Antibiotics unnecessary for mild clinically infected eczema in children
The use of oral or topical antibiotics has little effect on children with mild clinically infected eczema, according to findings from the UK-based CREAM* study.
“Children with clinically infected eczema flares in primary care recovered quickly with use of mild-to-moderate strength topical corticosteroids and did not benefit from the addition of either oral or topical antibiotics,” said the researchers. “... Providing (or stepping up the potency of) topical corticosteroids and emollients should be the main focus in the care of milder clinically infected eczema flares.”
Participants were 113 children (mean age 3.1 years, 54 percent female) who presented at ambulatory care with clinical, nonseverely infected eczema. They were randomized to the oral antibiotic group (flucloxacillin or erythromycin suspension, 2.5 mL 4 times a day for children ≤2 years or 5 mL 4 times a day for older children, and topical placebo, n=36), the topical antibiotic group (2% fusidic acid applied 3 times a day, and oral placebo, n=37), or control group (oral and topical placebos, n=40), with treatments administered for 7 days.
All participants were also supplied with topical corticosteroids (hydrocortisone 1% for the face and clobetasone butyrate 0.05% or equivalent for the body) and a nonantimicrobial emollient.
Children with significant comorbidities or severe infections, and those who recently used potent topical corticosteroids or antibiotics were excluded.
All groups experienced reductions in mean Patient Oriented Eczema Measure (POEM) scores at 2 weeks (from 13.4 to 6.2 in the control group, from 14.6 to 8.3 in the oral antibiotic group, and from 16.9 to 9.3 in the topical antibiotic group). At 3 months, mean POEM scores were 7.7, 7.8, and 7.9 in the control, oral antibiotic, and topical antibiotic groups, respectively. [Ann Fam Med 2017;15:124-130]

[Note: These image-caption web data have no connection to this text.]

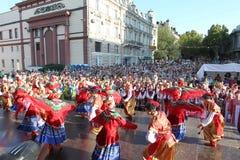 Odessa 24. August: Männer in den traditionellen Kostümen am Festivalna Stockbild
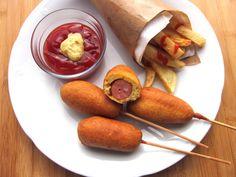 Una pincelada en la cocina: Banderillas de salchichas empanadas (Corn Dogs)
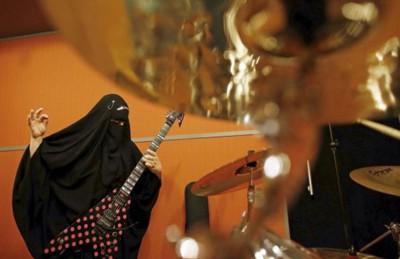 برازيلية منقبة تعزف جيتار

There was no difference in mean POEM score at 2 weeks between the oral antibiotic and topical antibiotic groups (intervention effect, 1.5, 95 percent confidence interval [CI], -1.4 to 4.4 and 1.5, 95 percent CI, -1.6 to 4.5, respectively) compared with the control group.
Staphylococcus aureus was present in 69.6 percent of participants at baseline, which reduced to 44 percent at 2 weeks and 36 percent at 3 months, with no significant difference between treatment groups.
The researchers acknowledged that the findings may not extend to all populations, including older children, other ethnicities, or those with more severe infection. Furthermore, the lack of a standard definition on what constitutes infected eczema suggests that not all participants may have had an infection.
“A greater understanding of different eczema infective flare phenotypes would help better define the boundary between those who clearly do not benefit from antibiotics and those who might,” they said.
Dr Lynn Chiam, dermatologist at Children&Adult Skin Hair Laser Clinic, Mount Elizabeth Novena Specialist Centre, Singapore, who was not affiliated with the study, agreed that antibiotics are not necessary for mildly infected eczema.
“My decision to start antibiotics is based on clinical grounds. If the infected area is large and the eczema flare is severe, I will start antibiotics. I will [also] commence oral antibiotics if I suspect cellulitis,” she said.
Children who suffer from recurrent flares of infected eczema will benefit from the use of antibiotics. Other factors that go into consideration include eczema and infection severity, extent or surface area affected, and the age of the child, she said, stressing on the importance of regular and long-term use of emollients, even on areas that are not affected by eczema.